Penetrating probability and cross section of the Li+–C60 encapsulation process through an ab initio molecular dynamics investigation

Thi H. Ho; Yoshiyuki Kawazoe; Hung M. Le

doi:10.1039/C7CP08174J

Penetrating probability and cross section of the Li⁺–C₆₀ encapsulation process through an ab initio molecular dynamics investigation

Thi H. Ho,

^ab Yoshiyuki Kawazoe^c and Hung M. Le

*^d

Author affiliations

* Corresponding authors

^a Division of Computational Physics, Institute for Computational Science, Ton Duc Thang University, Ho Chi Minh City, Vietnam
E-mail: hohuynhthi@tdt.edu.vn

^b Faculty of Applied Sciences, Ton Duc Thang University, Ho Chi Minh City, Vietnam

^c New Industry Creation Hatchery Center, Tohoku University, Sendai, Japan

^d Division of Molecular Modeling, Center for Innovative Materials and Architectures, Vietnam National University, Ho Chi Minh City, Vietnam
E-mail: hung.m.le@hotmail.com, lmhung@inomar.edu.vn

Abstract

The endohedral complex system of Li⁺–C₆₀ has been shown to possess interesting applications in photovoltaics, supramolecular chemistry, and functionalized materials.

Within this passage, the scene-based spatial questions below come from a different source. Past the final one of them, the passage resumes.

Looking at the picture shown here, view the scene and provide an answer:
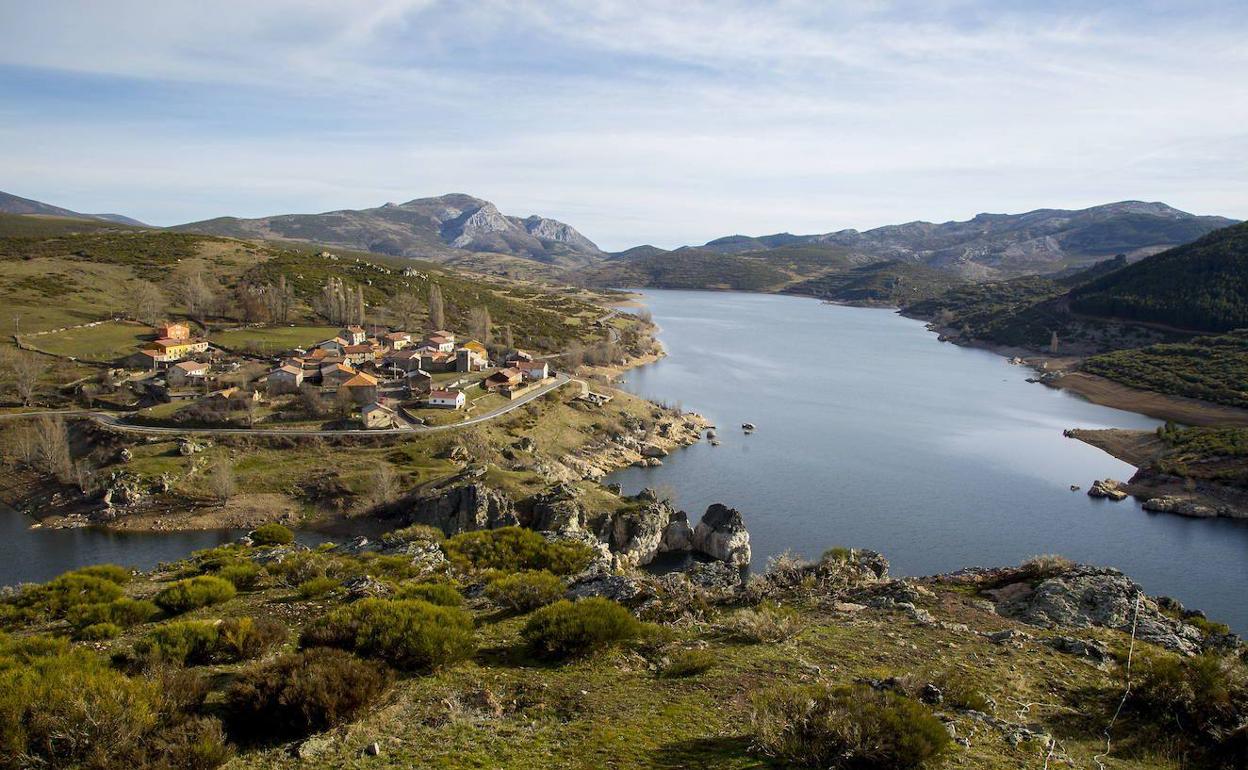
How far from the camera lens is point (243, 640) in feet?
26.6

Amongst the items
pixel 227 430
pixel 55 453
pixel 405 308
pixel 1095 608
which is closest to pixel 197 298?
pixel 405 308

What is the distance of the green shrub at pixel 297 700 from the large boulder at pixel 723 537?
2669 centimetres

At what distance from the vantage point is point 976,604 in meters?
12.6

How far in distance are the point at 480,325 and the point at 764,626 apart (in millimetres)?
74921

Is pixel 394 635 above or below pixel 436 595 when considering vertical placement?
above

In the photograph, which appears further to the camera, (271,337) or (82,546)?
(271,337)

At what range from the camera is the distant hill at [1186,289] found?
87.2 m

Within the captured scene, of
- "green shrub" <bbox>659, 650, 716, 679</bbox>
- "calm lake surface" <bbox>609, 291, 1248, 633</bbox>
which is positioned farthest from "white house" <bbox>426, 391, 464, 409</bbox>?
"green shrub" <bbox>659, 650, 716, 679</bbox>

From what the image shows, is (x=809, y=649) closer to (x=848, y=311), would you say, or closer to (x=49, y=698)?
(x=49, y=698)

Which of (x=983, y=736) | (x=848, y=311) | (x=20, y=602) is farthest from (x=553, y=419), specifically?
(x=848, y=311)

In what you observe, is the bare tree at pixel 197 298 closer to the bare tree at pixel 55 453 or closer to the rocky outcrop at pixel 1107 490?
the bare tree at pixel 55 453

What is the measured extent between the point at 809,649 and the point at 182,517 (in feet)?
124

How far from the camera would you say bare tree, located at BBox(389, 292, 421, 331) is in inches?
3282

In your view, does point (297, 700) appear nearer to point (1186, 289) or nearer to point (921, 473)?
point (921, 473)
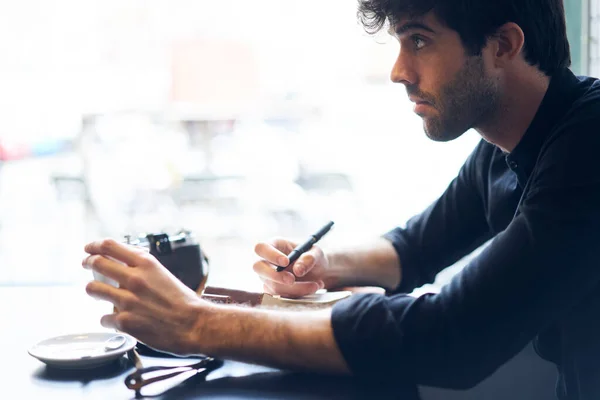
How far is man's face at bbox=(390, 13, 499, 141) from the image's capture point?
109 cm

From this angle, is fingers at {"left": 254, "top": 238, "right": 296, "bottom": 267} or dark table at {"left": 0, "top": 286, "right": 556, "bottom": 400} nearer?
dark table at {"left": 0, "top": 286, "right": 556, "bottom": 400}

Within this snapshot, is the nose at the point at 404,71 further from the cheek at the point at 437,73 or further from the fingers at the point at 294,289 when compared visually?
the fingers at the point at 294,289

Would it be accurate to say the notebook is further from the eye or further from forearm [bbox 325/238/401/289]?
the eye

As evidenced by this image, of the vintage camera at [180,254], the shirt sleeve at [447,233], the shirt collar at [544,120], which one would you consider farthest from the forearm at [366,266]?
the shirt collar at [544,120]

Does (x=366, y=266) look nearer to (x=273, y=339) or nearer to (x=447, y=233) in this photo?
(x=447, y=233)

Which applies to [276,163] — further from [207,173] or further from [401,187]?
[401,187]

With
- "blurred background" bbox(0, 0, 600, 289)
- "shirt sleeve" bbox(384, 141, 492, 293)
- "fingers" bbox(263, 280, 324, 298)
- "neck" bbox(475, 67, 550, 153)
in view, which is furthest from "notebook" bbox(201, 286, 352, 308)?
"blurred background" bbox(0, 0, 600, 289)

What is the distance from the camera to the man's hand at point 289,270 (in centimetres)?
117

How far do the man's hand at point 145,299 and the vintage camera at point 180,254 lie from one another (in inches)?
4.2

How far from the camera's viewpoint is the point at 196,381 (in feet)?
2.98

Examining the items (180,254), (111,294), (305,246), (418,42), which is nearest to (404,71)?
(418,42)

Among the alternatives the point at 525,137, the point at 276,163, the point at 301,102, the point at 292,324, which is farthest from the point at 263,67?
the point at 292,324

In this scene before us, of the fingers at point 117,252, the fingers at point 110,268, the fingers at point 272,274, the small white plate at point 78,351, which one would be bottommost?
the small white plate at point 78,351

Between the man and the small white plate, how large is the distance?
0.15 ft
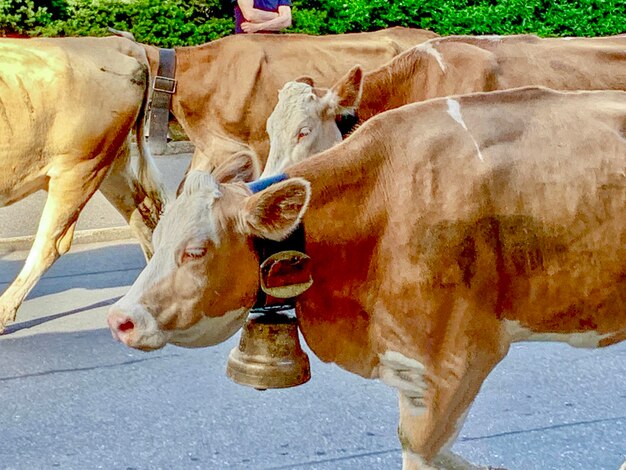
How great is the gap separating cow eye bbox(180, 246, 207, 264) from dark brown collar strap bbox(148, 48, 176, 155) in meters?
4.78

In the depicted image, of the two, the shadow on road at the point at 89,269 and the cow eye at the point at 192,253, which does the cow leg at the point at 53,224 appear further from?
the cow eye at the point at 192,253

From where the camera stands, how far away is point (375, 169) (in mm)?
3150

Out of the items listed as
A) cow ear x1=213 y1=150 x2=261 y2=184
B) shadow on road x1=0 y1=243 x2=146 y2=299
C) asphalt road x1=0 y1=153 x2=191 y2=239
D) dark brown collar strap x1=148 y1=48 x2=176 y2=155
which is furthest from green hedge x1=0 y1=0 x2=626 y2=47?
cow ear x1=213 y1=150 x2=261 y2=184

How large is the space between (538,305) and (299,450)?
1.94m

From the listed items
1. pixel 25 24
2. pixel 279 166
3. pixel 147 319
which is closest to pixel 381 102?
pixel 279 166

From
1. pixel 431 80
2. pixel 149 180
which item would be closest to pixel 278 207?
pixel 431 80

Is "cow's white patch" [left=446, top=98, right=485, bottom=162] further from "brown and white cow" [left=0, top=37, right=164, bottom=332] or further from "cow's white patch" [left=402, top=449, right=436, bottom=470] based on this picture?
"brown and white cow" [left=0, top=37, right=164, bottom=332]

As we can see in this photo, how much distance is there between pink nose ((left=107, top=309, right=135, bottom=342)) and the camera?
9.40 feet

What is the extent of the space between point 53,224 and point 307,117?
1.98m

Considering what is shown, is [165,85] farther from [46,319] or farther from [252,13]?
[46,319]

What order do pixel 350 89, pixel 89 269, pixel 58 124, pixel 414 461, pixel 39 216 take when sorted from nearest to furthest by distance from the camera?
pixel 414 461 → pixel 350 89 → pixel 58 124 → pixel 89 269 → pixel 39 216

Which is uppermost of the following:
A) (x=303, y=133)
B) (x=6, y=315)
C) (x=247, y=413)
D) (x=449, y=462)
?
(x=449, y=462)

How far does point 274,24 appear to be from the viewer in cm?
866

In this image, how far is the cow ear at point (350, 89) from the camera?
5.88 meters
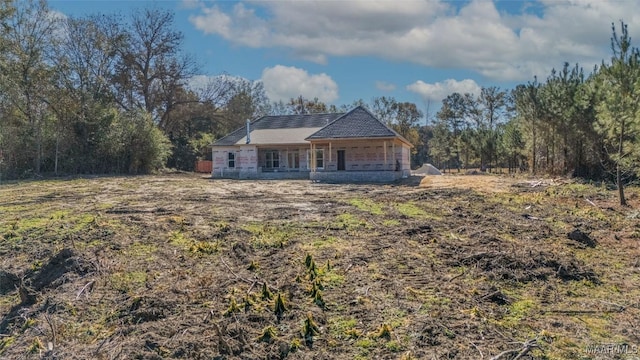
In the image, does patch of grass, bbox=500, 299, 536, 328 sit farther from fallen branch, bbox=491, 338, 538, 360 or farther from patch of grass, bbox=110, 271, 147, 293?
patch of grass, bbox=110, 271, 147, 293

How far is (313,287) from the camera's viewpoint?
5570 mm

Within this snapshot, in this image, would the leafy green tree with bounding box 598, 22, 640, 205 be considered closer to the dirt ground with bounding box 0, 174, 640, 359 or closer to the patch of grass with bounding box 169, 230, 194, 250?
the dirt ground with bounding box 0, 174, 640, 359

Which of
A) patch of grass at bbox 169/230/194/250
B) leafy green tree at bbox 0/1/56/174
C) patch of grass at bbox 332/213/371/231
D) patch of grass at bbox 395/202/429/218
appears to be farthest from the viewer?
leafy green tree at bbox 0/1/56/174

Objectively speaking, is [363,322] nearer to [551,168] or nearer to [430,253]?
[430,253]

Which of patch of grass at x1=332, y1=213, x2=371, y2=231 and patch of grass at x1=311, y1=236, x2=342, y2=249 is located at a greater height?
patch of grass at x1=332, y1=213, x2=371, y2=231

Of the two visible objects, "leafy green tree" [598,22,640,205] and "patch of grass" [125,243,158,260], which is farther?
"leafy green tree" [598,22,640,205]

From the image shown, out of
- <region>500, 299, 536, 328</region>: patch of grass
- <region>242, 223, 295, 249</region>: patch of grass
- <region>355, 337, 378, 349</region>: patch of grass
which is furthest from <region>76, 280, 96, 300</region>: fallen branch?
<region>500, 299, 536, 328</region>: patch of grass

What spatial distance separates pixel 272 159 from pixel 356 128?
25.0ft

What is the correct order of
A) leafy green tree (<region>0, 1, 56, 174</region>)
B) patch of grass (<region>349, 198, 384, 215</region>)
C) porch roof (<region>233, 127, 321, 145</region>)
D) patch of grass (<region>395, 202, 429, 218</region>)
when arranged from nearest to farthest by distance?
1. patch of grass (<region>395, 202, 429, 218</region>)
2. patch of grass (<region>349, 198, 384, 215</region>)
3. leafy green tree (<region>0, 1, 56, 174</region>)
4. porch roof (<region>233, 127, 321, 145</region>)

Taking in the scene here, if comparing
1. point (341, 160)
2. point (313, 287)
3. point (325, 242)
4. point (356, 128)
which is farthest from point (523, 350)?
point (341, 160)

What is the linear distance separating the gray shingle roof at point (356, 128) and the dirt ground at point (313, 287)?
48.6ft

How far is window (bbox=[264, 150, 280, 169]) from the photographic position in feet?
100

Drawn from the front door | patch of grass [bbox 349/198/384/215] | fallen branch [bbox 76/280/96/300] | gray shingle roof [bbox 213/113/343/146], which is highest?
gray shingle roof [bbox 213/113/343/146]

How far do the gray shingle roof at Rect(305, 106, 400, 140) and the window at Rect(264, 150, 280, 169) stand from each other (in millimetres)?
5389
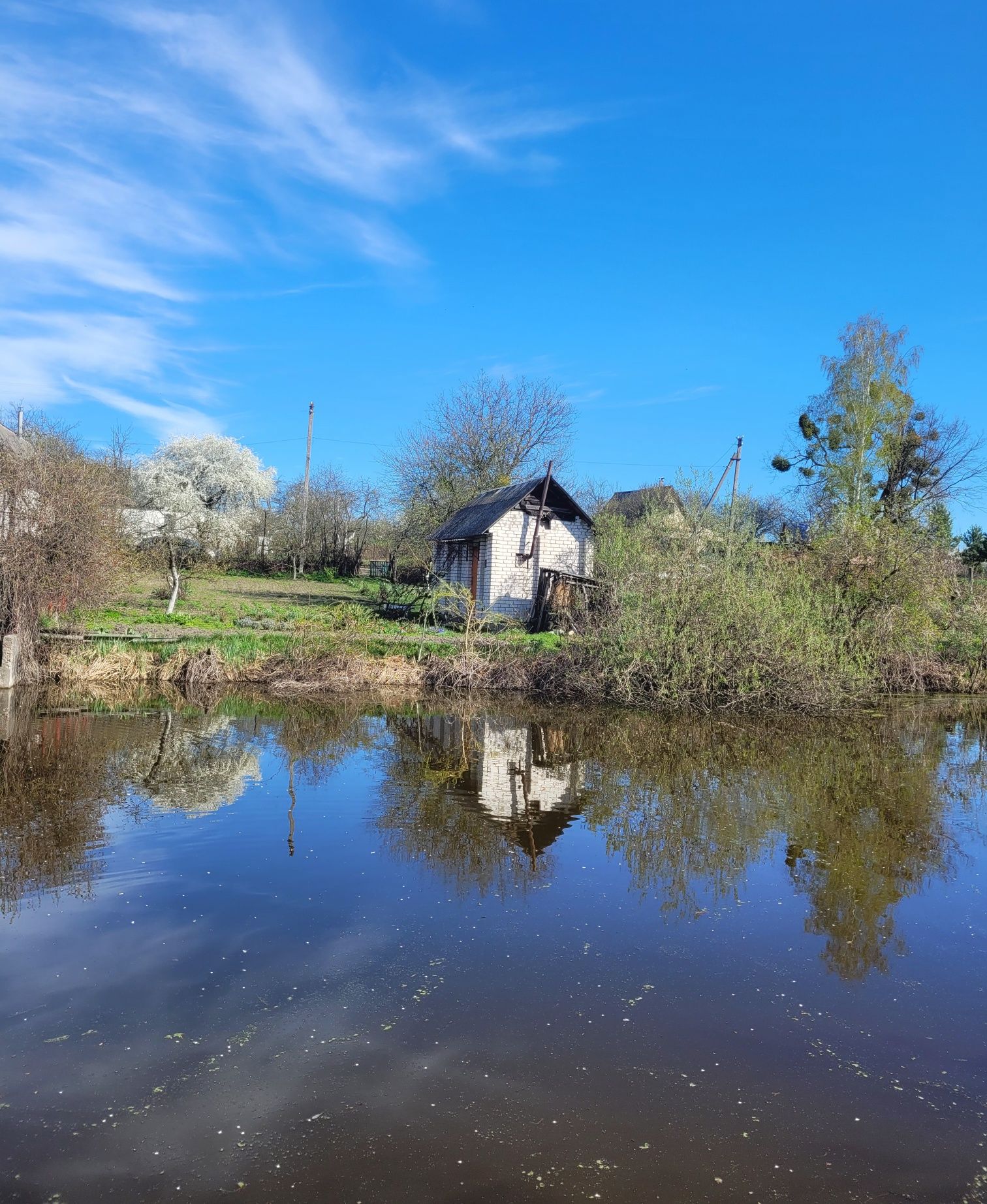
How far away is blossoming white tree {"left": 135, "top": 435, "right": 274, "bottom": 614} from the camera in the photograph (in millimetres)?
44094

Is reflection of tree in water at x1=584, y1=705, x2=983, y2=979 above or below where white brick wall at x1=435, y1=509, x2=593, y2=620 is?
below

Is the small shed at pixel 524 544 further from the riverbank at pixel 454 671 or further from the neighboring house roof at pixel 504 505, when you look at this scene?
the riverbank at pixel 454 671

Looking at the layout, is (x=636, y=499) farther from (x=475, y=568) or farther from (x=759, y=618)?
(x=759, y=618)

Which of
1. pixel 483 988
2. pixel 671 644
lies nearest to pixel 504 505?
pixel 671 644

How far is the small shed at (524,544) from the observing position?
2825 centimetres

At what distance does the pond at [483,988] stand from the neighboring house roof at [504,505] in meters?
18.2

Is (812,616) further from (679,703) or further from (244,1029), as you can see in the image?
(244,1029)

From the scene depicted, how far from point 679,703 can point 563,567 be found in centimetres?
1238

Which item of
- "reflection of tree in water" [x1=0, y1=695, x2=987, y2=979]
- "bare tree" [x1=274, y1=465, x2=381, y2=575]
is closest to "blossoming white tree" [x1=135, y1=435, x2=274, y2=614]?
"bare tree" [x1=274, y1=465, x2=381, y2=575]

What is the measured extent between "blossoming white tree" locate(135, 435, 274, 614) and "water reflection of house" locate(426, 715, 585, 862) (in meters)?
30.6

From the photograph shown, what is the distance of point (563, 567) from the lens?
2889 centimetres

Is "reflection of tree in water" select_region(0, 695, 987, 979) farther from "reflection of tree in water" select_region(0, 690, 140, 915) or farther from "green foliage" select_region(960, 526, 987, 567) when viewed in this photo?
"green foliage" select_region(960, 526, 987, 567)

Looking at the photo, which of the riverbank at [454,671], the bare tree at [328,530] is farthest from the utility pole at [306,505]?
the riverbank at [454,671]

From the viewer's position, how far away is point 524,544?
28422 millimetres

In this study, we perform a theoretical investigation of Li⁺ encapsulation within a C₆₀ cage by employing an ab initio molecular dynamics approach. The Li⁺ cation is positioned 9 Å away from the C₆₀ center of mass, and fired towards a randomized spot in a six-membered ring with a certain level of inletting energy, which is 7.5 eV, 9 eV, 12 eV, or 15 eV. In total, 2000 samples of MD trajectories are investigated. Our statistical results yielded a penetrating probability in the range of 0.8% to 15.6% with respect to the above inletting energy, while the cross section ranges from 0.006 Å² to 0.123 Å². Moreover, we observed that the penetrating probability exhibited direct proportionality to the inletting energy. Hence, we can determine that the minimum required inletting energy for reaction occurrence is 6.6 eV. Overall, it seems difficult for Li⁺ to penetrate through the sp²-carbon wall, because a very high inletting energy is required to open the entrance. At the same time, Li⁺ must approach closely to the center of a six-membered ring to enhance the penetration probability.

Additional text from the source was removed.